Jussayin’, when the credits roll in the last scene of this biopic that so far only exists in my imagination, I don’t want it to be a cliche-catchy-radio-bs-whatever thing,

nor would I be so inclined to have only a song from my time, either, but no matter what era it ends up being from, I want it to get people thinking, smiling, loving, singing, and quickly blinking,

while looking into their soul’s mirror, contemplating, asking themselves just as a what-if:

What song will play after the final scene of your life’s movie? – RSM

 

P.S. My Choice is One Life by The Pillows:

(Lyrics in English)

Life and Times

Much has changed since the times of over-sized clothing,

A style choice now I look back at with loathing.

Experiences chosen when I choose to reminisce vary,

some bad, but most good, a few are just scary.

 

It’s really those strange nights I can’t recall

that make me wonder how it ended, and what started it all.

Boys will be boys and kids will be kids,

and teens will be teens and everything in between

and everyone loves to think about those times

and then whines, like “Why are those good times gone?”

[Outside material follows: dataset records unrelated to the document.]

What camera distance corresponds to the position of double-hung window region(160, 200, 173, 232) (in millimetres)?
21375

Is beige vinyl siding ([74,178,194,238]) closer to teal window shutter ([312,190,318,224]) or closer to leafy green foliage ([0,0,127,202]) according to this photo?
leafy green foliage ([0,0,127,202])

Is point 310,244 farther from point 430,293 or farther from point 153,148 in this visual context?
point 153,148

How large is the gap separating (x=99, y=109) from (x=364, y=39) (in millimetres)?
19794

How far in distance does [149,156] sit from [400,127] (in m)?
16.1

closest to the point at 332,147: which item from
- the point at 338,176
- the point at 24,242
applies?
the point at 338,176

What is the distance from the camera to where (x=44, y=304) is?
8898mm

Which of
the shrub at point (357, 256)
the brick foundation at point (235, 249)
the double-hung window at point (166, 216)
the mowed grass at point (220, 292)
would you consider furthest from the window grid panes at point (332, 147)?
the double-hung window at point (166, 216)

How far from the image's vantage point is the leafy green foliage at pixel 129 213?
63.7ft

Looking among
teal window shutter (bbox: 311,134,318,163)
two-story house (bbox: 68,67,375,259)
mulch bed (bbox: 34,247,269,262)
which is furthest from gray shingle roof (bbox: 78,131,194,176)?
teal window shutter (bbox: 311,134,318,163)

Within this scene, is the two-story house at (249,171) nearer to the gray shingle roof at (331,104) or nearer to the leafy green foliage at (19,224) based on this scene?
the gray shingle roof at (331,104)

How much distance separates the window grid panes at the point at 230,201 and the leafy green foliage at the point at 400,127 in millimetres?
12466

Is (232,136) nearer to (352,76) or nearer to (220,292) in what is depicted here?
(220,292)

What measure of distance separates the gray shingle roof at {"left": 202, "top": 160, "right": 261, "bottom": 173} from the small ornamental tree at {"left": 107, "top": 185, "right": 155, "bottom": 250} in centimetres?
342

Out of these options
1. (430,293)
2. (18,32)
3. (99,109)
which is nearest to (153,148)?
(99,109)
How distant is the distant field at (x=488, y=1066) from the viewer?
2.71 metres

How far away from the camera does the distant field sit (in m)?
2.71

It’s because good times that never end are only found in happy songs.

 

Age is the universal oxymoron,

the only thing that makes the young want to be older,

the old want to be younger, everyone in between

feeling as if they’re already at either extreme.

 

I take my age as it comes, in years, and in all 26 and 3 months of mine

I’ve learned very much and forgotten even more,

but experience is what kept me yearning to learn more,

correct mistakes, and instead of drown in sorrow,

to make my own life great.

 

So as time treads on, unrelenting by the minute,

I’m grateful for all that I see before me.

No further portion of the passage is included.